::: EXERCISE INPUT

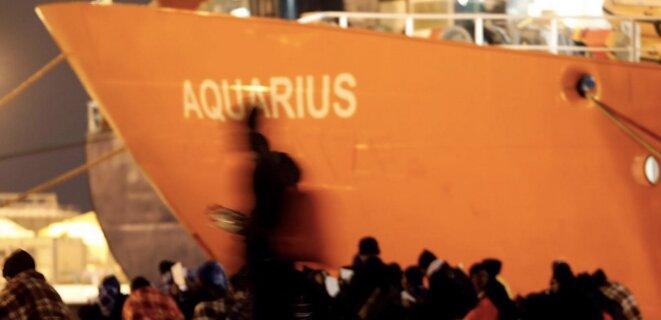 Le navire affrété par SOS Méditerranée et Médecins sans frontières. © Reuters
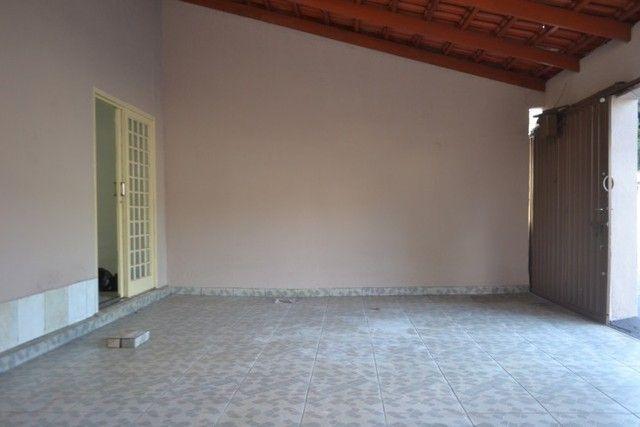 Casa confortável, 2 quartos, 1 suíte, outra residência no lote. Vl. Nova Canaã, Goiânia-GO - Foto 5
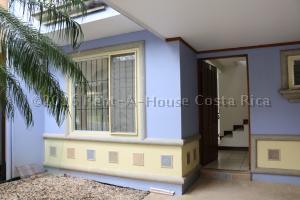 Casa En Alquiler En Ciudad Colon, Mora, Costa Rica, CR RAH: 16-774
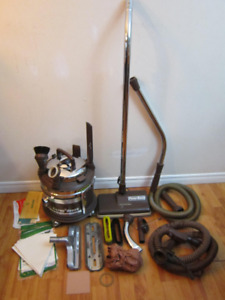 FILTER QUEEN 700 / BROWN VACUUM WITH ATTACHMENTS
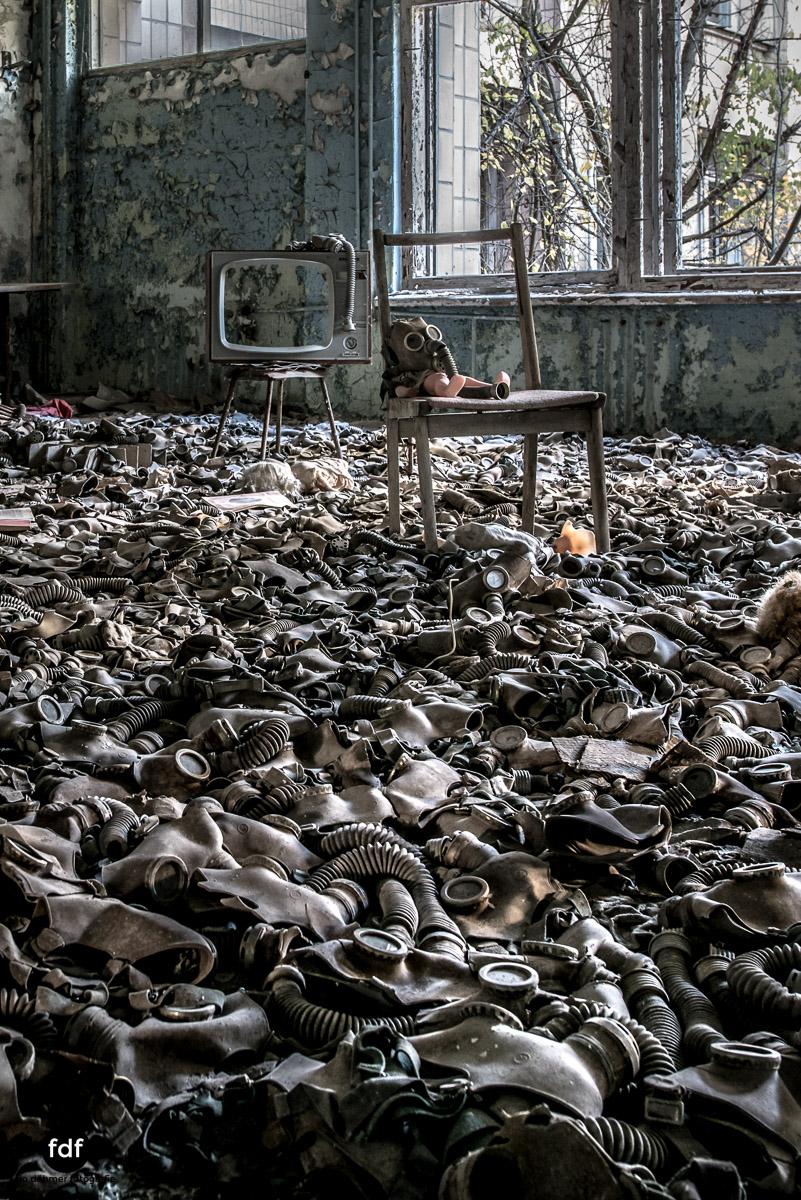 Tschernobyl-Chernobyl-Prypjat-Urbex-Lost-Place-Gasmasken-Schwimmbad-3.jpg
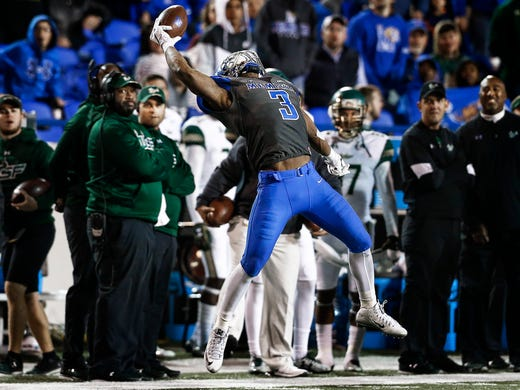 University of Memphis receiver Anthony Miller makes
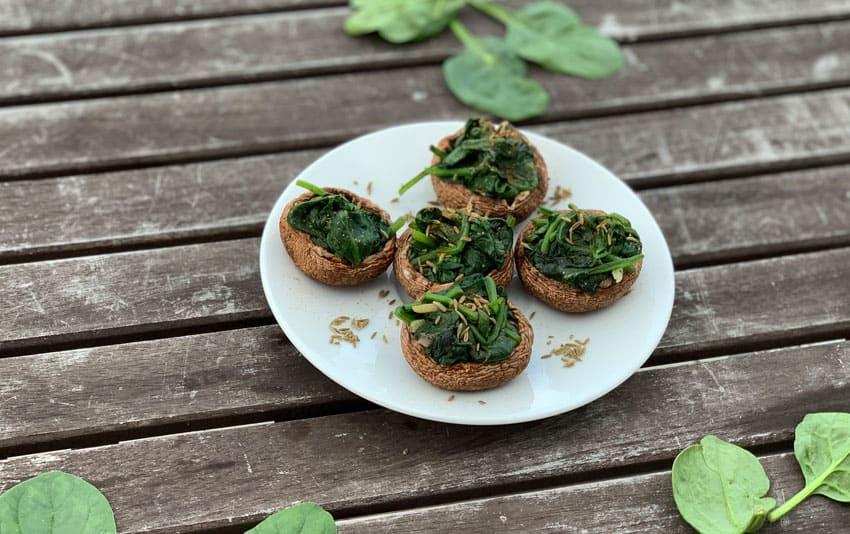 Gefüllte Champignons mit Spinat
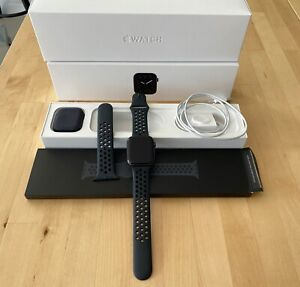 Apple Watch Series 5 - Space Gray 44 mm case - Excellent Mascot Rockdale Area Preview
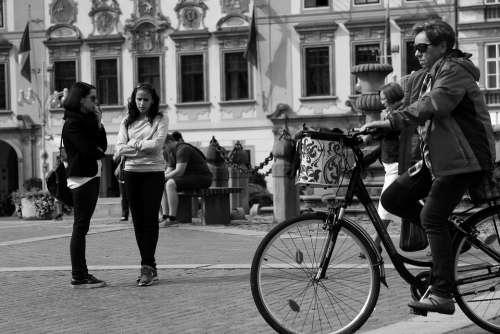 Ciclista Round Square Czech Budejovice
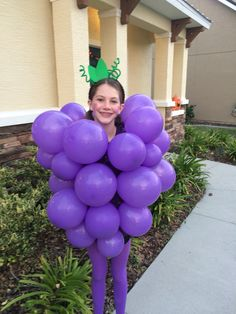 Grapes Halloween costume!! takes 15mins. Safety pin the ends of the balloons to a shirt.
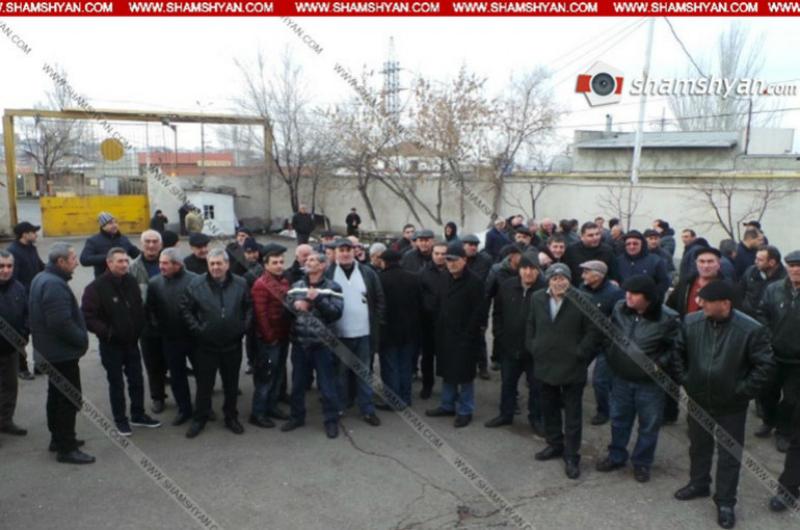 Երևանը սպասարկող 20-ից ավելի երթուղու վարորդներ հրաժարվում են դուրս գալ երթուղի. պատճառը ավտոբուսների խցերում տեղադրված տեսախցիկներն են. shamshyan.com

::::::

TASK INSTRUCTIONS ▸
What's needed is an exact copy of every entry, minus the pictures.

WORKED SOLUTION ▸
 Le navire affrété par SOS Méditerranée et Médecins sans frontières. © Reuters
 Casa confortável, 2 quartos, 1 suíte, outra residência no lote. Vl. Nova Canaã, Goiânia-GO - Foto 5
 Casa En Alquiler En Ciudad Colon, Mora, Costa Rica, CR RAH: 16-774
 FILTER QUEEN 700 / BROWN VACUUM WITH ATTACHMENTS
 Tschernobyl-Chernobyl-Prypjat-Urbex-Lost-Place-Gasmasken-Schwimmbad-3.jpg
 University of Memphis receiver Anthony Miller makes
 Gefüllte Champignons mit Spinat
 Apple Watch Series 5 - Space Gray 44 mm case - Excellent Mascot Rockdale Area Preview
 Ciclista Round Square Czech Budejovice
 Grapes Halloween costume!! takes 15mins. Safety pin the ends of the balloons to a shirt.
 Երևանը սպասարկող 20-ից ավելի երթուղու վարորդներ հրաժարվում են դուրս գալ երթուղի. պատճառը ավտոբուսների խցերում տեղադրված տեսախցիկներն են. shamshyan.com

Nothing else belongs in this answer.